The Haunted Oak

The Haunted Oak

 By Paul Laurence Dunbar

Pray why are you so bare, so bare,

Oh, bough of the old oak-tree;

And why, when I go through the shade you throw,

Runs a shudder over me?


My leaves were green as the best, I trow,

And sap ran free in my veins,

But I saw in the moonlight dim and weird

A guiltless victim’s pains.


I bent me down to hear his sigh;

I shook with his gurgling moan,

And I trembled sore when they rode away,

And left him here alone.


They’d charged him with the old, old crime,

And set him fast in jail:

Oh, why does the dog howl all night long,

And why does the night wind wail?


He prayed his prayer and he swore his oath,

And he raised his hand to the sky;

But the beat of hoofs smote on his ear,

And the steady tread drew nigh.


Who is it rides by night, by night,

Over the moonlit road?

And what is the spur that keeps the pace,

What is the galling goad?


And now they beat at the prison door,

“Ho, keeper, do not stay!

We are friends of him whom you hold within,

And we fain would take him away


“From those who ride fast on our heels

With mind to do him wrong;

They have no care for his innocence,

And the rope they bear is long.”


They have fooled the jailer with lying words,

They have fooled the man with lies;

The bolts unbar, the locks are drawn,

And the great door open flies.


Now they have taken him from the jail,

And hard and fast they ride,

And the leader laughs low down in his throat,

As they halt my trunk beside.


Oh, the judge, he wore a mask of black,

And the doctor one of white,

And the minister, with his oldest son,

Was curiously bedight.


Oh, foolish man, why weep you now?

‘Tis but a little space,

And the time will come when these shall dread

The mem’ry of your face.


I feel the rope against my bark,

And the weight of him in my grain,

I feel in the throe of his final woe

The touch of my own last pain.


And never more shall leaves come forth

On the bough that bears the ban;

I am burned with dread, I am dried and dead,

From the curse of a guiltless man.


And ever the judge rides by, rides by,

And goes to hunt the deer,

And ever another rides his soul

In the guise of a mortal fear.


And ever the man he rides me hard,

And never a night stays he;

For I feel his curse as a haunted bough,

On the trunk of a haunted tree.



About the poem

In the first stanza of the poem “The Haunted Oak” by Paul Lawrence Dunbar, an unnamed narrator asks the oak why it has a bare and frightening appearance. The rest of the poem is the answer, told from the viewpoint of the oak tree. It explains that it was once alive, full of sap, and covered with green leaves. However, the event that brought on its curse was a lynching. An innocent man was hung from one of its boughs. A group of men, including a judge, a doctor, and a minister, came to the jail where the man was being kept. Pretending to be his friends, they persuaded the jailer to give him into their care for supposed protection. Instead of helping him, though, they brought him to the oak tree and hanged him from it. The oak tree is traumatized; it experienced the agony of the “guiltless man” as he died, and now it is forever changed.



About the author

 Paul Laurence Dunbar was born on 27 June 1872. His parents were freed slaves from Kentucky. Dunbar became one of the first influential black poets in American literature, and was lauded for his work in collections such as Majors and Minors (1895) and Lyrics of Lowly Life (1896). In addition to dialectic poems, Dunbar produced novels, short stories, essays, and poems in standard English. Dunbar’s literature is considered a representation of life for black people in turn-of-the-century America. As James Weldon Johnson eloquently stated in the preface to his Book of American Poetry: “Paul Laurence Dunbar stands out as the first poet from the Negro race in the United States to show a combined mastery over poetic material and poetic technique, to reveal innate literary distinction in what he wrote, and to maintain a high level of performance. He was the first to rise to a height from which he could take a perspective view of his own race. He was the first to see objectively its humor, its superstitions, its short-comings; the first to feel sympathetically its heart-wounds, its yearnings, its aspirations, and to voice them all in a purely literary form.”

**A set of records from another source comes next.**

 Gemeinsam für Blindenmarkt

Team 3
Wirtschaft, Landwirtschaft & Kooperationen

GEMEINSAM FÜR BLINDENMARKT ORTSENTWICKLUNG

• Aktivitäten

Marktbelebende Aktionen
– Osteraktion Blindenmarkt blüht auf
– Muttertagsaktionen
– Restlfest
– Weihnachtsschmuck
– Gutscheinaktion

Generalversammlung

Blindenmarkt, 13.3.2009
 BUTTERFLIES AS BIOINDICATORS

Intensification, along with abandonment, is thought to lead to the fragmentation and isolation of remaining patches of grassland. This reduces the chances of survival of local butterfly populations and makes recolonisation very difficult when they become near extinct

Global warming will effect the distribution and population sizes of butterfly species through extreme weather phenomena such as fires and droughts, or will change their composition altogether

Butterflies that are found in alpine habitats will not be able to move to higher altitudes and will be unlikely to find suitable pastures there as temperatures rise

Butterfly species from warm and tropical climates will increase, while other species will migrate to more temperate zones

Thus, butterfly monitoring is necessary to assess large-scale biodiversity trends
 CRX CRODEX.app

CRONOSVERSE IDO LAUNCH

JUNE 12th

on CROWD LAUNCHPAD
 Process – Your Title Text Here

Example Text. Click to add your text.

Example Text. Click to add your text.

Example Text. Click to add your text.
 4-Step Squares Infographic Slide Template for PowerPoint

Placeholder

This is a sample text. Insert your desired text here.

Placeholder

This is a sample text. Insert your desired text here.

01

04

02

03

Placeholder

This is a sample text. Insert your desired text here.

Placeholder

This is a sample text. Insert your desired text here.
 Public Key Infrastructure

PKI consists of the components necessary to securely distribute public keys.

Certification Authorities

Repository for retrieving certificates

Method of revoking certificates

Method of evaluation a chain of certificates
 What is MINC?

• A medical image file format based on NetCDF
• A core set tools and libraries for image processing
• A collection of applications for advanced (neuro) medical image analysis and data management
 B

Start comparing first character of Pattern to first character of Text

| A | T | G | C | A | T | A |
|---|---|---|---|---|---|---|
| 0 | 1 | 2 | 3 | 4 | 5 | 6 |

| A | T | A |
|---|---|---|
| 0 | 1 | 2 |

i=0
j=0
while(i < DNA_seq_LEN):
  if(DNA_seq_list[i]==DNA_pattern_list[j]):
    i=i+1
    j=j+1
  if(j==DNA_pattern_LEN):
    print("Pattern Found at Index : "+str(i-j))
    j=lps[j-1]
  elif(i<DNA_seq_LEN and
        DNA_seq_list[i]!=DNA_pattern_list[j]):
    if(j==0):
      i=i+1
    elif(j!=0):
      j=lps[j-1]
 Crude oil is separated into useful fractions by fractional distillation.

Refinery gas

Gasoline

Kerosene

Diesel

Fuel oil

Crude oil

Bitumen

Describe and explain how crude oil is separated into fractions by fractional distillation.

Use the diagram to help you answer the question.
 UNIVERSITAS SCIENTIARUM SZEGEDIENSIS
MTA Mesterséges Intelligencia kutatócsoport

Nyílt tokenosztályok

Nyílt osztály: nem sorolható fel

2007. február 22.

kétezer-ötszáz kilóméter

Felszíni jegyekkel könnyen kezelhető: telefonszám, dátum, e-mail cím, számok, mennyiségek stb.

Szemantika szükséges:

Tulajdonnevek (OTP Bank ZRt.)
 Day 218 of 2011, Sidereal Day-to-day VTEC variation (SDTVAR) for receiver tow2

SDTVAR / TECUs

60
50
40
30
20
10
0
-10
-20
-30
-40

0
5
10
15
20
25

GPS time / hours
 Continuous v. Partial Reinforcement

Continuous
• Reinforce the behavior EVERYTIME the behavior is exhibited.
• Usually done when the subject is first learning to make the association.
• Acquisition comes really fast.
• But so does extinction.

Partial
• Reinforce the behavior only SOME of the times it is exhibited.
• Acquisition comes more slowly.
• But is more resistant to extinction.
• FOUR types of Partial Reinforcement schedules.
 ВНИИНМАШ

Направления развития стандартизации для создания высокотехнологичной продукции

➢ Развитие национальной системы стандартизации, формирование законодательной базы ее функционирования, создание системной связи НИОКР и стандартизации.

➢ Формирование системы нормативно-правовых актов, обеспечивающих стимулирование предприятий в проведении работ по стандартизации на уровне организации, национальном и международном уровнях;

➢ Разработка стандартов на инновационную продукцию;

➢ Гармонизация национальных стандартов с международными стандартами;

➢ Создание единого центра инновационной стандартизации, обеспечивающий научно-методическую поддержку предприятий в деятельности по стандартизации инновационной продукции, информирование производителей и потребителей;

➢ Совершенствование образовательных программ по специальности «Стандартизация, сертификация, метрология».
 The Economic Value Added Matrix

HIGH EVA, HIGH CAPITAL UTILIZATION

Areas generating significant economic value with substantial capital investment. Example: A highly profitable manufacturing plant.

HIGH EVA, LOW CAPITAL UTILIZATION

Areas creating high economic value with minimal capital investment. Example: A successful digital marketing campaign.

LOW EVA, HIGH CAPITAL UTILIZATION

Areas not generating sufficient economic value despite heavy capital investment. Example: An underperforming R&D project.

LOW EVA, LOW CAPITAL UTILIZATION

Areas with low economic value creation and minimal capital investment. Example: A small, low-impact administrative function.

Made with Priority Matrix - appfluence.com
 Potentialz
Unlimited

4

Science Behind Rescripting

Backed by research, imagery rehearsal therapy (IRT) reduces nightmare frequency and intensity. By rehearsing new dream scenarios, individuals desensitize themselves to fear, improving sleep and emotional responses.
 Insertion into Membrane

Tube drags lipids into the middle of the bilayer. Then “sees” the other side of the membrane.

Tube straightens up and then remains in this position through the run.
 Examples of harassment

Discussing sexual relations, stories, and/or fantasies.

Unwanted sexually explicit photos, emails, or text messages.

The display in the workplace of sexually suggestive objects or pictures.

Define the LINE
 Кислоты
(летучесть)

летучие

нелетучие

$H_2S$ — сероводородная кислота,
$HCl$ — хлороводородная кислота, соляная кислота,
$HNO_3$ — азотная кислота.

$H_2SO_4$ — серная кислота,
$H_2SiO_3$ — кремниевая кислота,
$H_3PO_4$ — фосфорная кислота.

Dunbar grew up in Dayton, Ohio, where he lived with his widowed mother. The only African American in his high school class, he became class president and class poet. By 1889, two years before he graduated, he had already published poems in the Dayton Herald and worked as editor of the Dayton Tattler, a newspaper for black readers.

Throughout his adult life, Dunbar struggled with health problems. His health continually declined and by the winter of 1905 he was fatally ill. He died on 9 February 1906, at age 33. In the years immediately following his death, Dunbar’s standing as America’s foremost black poet seemed assured, and his dialect poems were prized as supreme achievements in African-American literature. His reputation was impugned at times by scholars questioning the validity of his characterizations, and his unwillingness to sustain an anti-racist stance. He is once again regarded as America’s first great black poet.